Analytical philosophy is great. I am an analytic philosopher myself.
But it also tends to “kill by dissecting”. What has been cut at its joints needs to be reassembled in order to become alive again.
Analysis has its etymological roots in ancient Greek: ana– is the prefix for “up, back, throughout”, and lysis comes from lyein “to unfasten”. In fact, one meaning of the corresponding verb analyein was the loosing of a ship from its moorings.
This is what all analysis does: it cuts something into small bits, or unfastens it from its natural context, in order to study it in detail. Analytic philosophers do this with concepts. The reward is great terminological accuracy, a relatively undogmatic pursuit of truth unimpaired by adherence to specific schools (though I must slightly correct that shortly).

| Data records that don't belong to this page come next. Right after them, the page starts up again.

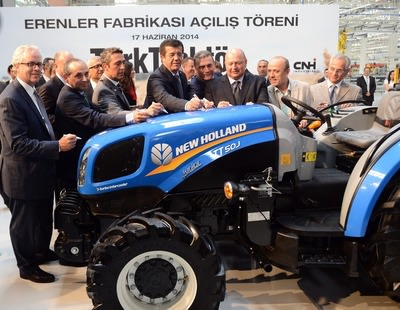 CNH Industrial CEO Richard Tobin (far left) and Chairman of the Board of Koc Holding, Mustafa V. Koc (third from right), sign a New Holland tractor that will be manufactured at the second CNH Industrial and Koc Holding joint venture manufacturing plant in Turkey, inaugurated yesterday.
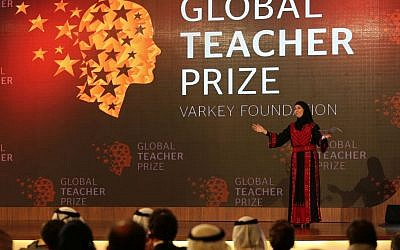 Palestinian primary school teacher Hanan al-Hroub speaks after she won the second annual Global Teacher Prize, in Dubai, United Arab Emirates, Sunday, March 13, 2016. (AP/Kamran Jebreili)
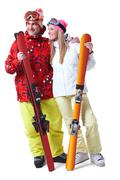 portrait of happy couple with skis in hands looking aside with smiles - stock photo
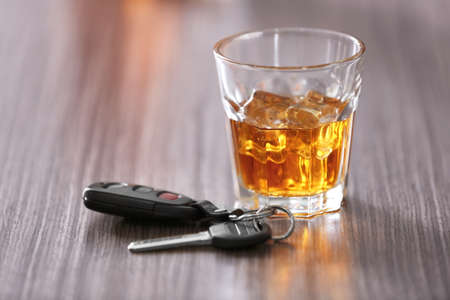 Glass with alcoholic beverage and car key on wooden table. Dont drink and drive concept Stock Photo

For example, a sharp conceptual distinction between what he calls the ‘phenomenal’ concept (the experiential side, the ‘what it’s like’) and the ‘psychological’ concept (the functions of mind in terms of how behavior is explained) of mind has led David Chalmers to make his groundbreaking case that phenomenal consciousness is distinct from all mental functions, such that if one could locate all psychological functions in the brain, one would still not have explained (phenomenal) consciousness. His conclusion: consciousness is non-physical.
Analytical arguments can lead one even further, to the conclusion that consciousness is the capacity of a veritable immaterial entity, the soul. Here, an important theme in both philosophy and science gains center stage: explanatory power, which is always accompanied by its shadow twin, ontological parsimony. Both are (presumably) reigned by the principle of Ockham’s razor: never multiply entities beyond what is necessary for explanation.

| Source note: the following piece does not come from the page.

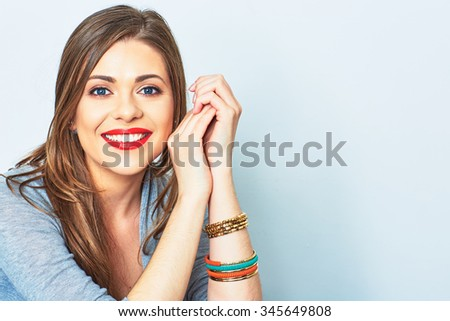 Face portrait of smiling girl. Female model studio portrait. - stock photo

The assumption of souls explains many things materialism has so far blatantly failed to explain: not only why we are conscious, but also why our consciousness is unified (and not split into different consciousnesses for sight, hearing, logical thinking, emotions…), and why we remain the same persons over time although our bodies (and perhaps even our psychology) change (sometimes dramatically). But, rejoins the adversary, according to Ockham’s razor we should do with less entities; scrap souls from the ontological furniture, do only with matter, or perhaps matter plus mental properties, but please no immaterial souls. Further, he asks, where do souls come from? How is it ensured that my soul is paired with my body? And if I am a totally immaterial soul, how can I get in contact with the material world, and the material world with me?

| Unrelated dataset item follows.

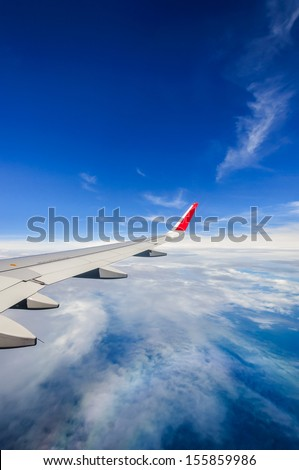 view from airplane window with airplane wing blue sky and white clouds - stock photo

Arguments go back and forth, are refined, and distinctions made ever sharper. The analytical scalpel cuts and cuts.
But finally there is something like an impasse. Some say souls emerge from brains, no divine interaction needed. Fine, but have we ever seen such a thing happening? Or take the claim that my soul (‘I’) can directly cause actions of my body. This seems a most common and straightforward thing, but doesn’t it violate the laws of nature, since those have no room for immaterial causes (how do you integrate a soulish influence in a differential equation?). Apart from that, there are crucial questions concerning the meaning of life that seem to be sneeringly dismissed as ‘folk philosophy’ by the over-zealous analysts: am I genuinely free? (Important for moral responsibility). Am I really the little ‘prime mover’ I’ve always perceived myself to be? (Important for how proactively I can shape my life). Can my self survive death? (Important for everything in life).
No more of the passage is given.